SO the past few weeks i’ve realized you are getting bigger. You are still my little girl, but one of these days- i need to explain this to you. I don’t know what questions you will have. But this is it…
No, he is not your father. He is the guy who accepted you, and loved you as if you were his own. He went to extremes to make sure you live a normal life. Yes you have had a love hate relationship, and deep down you have grown a fear for him. You’ve learned him so much and he changed so much, because of you.
Your real father never wanted to be apart of your live. Not because of who or what you are, but because of what and who he was. Why i loved him those years- I really can’t explain. Maybe I was rebellious. Maybe i saw a light in his darkness. But from that mistake of me loving him, came you- and for you I will do it all again.
He decided he would be a bad example or not good enough father, so instead of being a father he trusted me enough to be both.

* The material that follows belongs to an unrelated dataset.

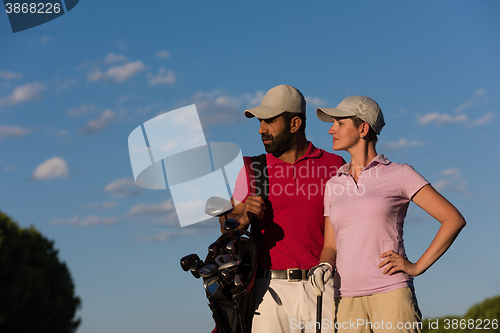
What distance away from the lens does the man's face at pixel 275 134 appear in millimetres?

Lucky for me i met your new father and he had the qualities a real father should have.
Maybe he will change his mind before you ask to many questions. I cant make promises on his behalf, but know everything worked out without him. Your live have been truly blessed so far.
It warms my heart to see how much you love and respect your new father. It makes me laugh when you irritate each other and you both play stubborn.
A father is the man who raised and loved you… the one you have respect for.
Our lives need fathers, good, honest and strong fathers. Why do some men feel its not for them? Do they realize what they have missed? I think they do- and its something they cant go back on.
I hope with my heart my you will never feel the pain i felt when he rejected the choice to be a father. It broke me and you must have shared the pain in my womb.
So I need to explain the pain you might have in your little heart when you grow up. Maybe then you will not fall to the broken side of life.